Ukraine Korruptionsverdacht bis in die höchste Justiz
Korruption ist seit Langem ein Problem in der Ukraine - und sie reicht offenbar bis zum Obersten Gerichtshof. Dessen Vorsitzender Richter wurde seines Amtes enthoben. Doch er steht nicht als einziger unter Verdacht.
In Kiew sind die Richter am Obersten Gerichtshof zu einer Dringlichkeitssitzung zusammengekommen. Sie versichern, in vollem Umfang mit den ukrainischen Ermittlungsbehörden zusammenzuarbeiten. Denn der Oberste Gerichtshof ist zum Schauplatz geworden im schwersten Korruptionsverdachtsfall, den es seit Langem in der Ukraine gegeben hat.
Im Zentrum des Verdachts: der Oberste Richter des Landes. 2,5 Millionen Euro Bestechungsgelder seien bei ihm gefunden worden, geben ukrainische Behörden an. In der Dringlichkeitssitzung wird er seines Amtes enthoben.
Ein aufsehenerregender Fall, meint Semen Krywonos, Direktor des Nationalen Antikorruptionsbüros (NABU): "Dieser Fall ist eine Antwort auf die Frage, welche Prioritäten die neue Spitze der Staatsanwaltschaft und des NABU setzen werden. Wir beweisen mit einem echten Fall, was für uns Priorität hat: Es handelt sich um Korruption auf höchstem Niveau, um kriminelle Organisationen auf höchster Machtebene."
Strafrechtliche Verfolgung von einst "Unantastbaren"
Und genau deshalb sorgt der Fall in der Ukraine für so viel Aufmerksamkeit. Noch seien die Ermittlungen nicht abgeschlossen, betonen die Behörden. Korruption sei im Justizsystem ein systematisches Problem, kritisieren Aktivisten.
Der Oberste Gerichtshof war vor wenigen Jahren erst reformiert worden. Die Reform galt damals vielen als wichtiger Schritt. Es wurden unter anderem neue Richter ernannt - doch die Überprüfung ihrer Integrität sei unzureichend gewesen, kritisiert die Antikorruptionsanwältin Tetiana Schewtschuk: "Ich würde diesen Fall aber nicht als Scheitern der Reform bezeichnen. Er zeigt nur, dass sich das System in Richtung Reinigung bewegt." Die Antikorruptionsbehörden lieferten tatsächlich gute Ergebnisse. "Sie haben begonnen, diejenigen strafrechtlich zu verfolgen, die vorher als unantastbar galten", so Schewtschuk.

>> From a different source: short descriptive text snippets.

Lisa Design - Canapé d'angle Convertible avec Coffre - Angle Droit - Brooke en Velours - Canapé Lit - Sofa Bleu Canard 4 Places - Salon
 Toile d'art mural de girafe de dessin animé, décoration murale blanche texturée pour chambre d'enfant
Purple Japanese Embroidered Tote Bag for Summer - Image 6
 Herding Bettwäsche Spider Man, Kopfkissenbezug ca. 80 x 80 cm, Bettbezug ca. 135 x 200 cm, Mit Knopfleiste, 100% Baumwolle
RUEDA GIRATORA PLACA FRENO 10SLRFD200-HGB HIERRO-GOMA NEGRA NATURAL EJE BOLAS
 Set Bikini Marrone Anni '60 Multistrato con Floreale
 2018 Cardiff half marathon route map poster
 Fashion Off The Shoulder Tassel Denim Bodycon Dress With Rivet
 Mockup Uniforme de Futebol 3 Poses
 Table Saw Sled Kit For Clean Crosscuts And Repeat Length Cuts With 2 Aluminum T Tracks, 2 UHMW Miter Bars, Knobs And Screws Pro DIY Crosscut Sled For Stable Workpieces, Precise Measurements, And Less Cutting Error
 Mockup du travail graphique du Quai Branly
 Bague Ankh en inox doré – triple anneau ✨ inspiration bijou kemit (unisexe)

Richter und Rechtsanwälte unter Verdacht
Der Verdacht besteht, dass auch in diesem Fall systematisch betrogen wurde. Die Ermittler sprechen gar von einer Verschwörung. Verdächtigt werden nach aktuellen Informationen mindestens zwei Richter und eine Gruppe von Rechtsanwälten. Der Vorwurf: Sie sollen zwischen Richtern und denjenigen vermittelt haben, die sich Gerichtsentscheide in ihrem Interesse erkaufen wollten, erklärt Oleksandr Klymenko, Leiter der Staatsanwaltschaft für Korruptionsbekämpfung: "Und das galt nicht nur für den Obersten Gerichtshof, sondern für die meisten Gerichte in der Ukraine. Alle Tatsachen werden im Rahmen der vorgerichtlichen Untersuchung ausgewertet und überprüft."
Seit Jahren kämpft die Ukraine gegen ihr massives Korruptionsproblem. Daten von Transparency International zeigen einen positiven Trend. Aber auch, dass die Ukraine noch einen weiten Weg vor sich hat. Bei seiner Wahl 2019 versprach auch Präsident Wolodymyr Selenskyj die Korruption zu bekämpfen - und genießt bei vielen in der Bevölkerung Vertrauen in seine Absichten.
Strengere Prüfung von Richterkandidaten
"Ich bin sicher, dass Präsident Selenskyj es ernst damit meint, dass er die Korruption bekämpfen will", sagt Antikorruptionsanwältin Schewtschuk. Doch die Regierung und das Parlament unternehme nicht genug, um notwendige Gesetze zur Korruptionsbekämpfung zu erlassen.
"Was wir jetzt sehen, ist das Ergebnis jahrelanger systematischen Arbeit und systematischer Reformen", so Schewtschuk. Und diese Reformen müssten weitergeführt werden. Etwa 2500 Richterstellen sollen in der Ukraine in den kommenden Jahren neu besetzt werden, gibt die Anwältin an. Die Kandidaten sollen einer strengen Prüfung unterzogen werden.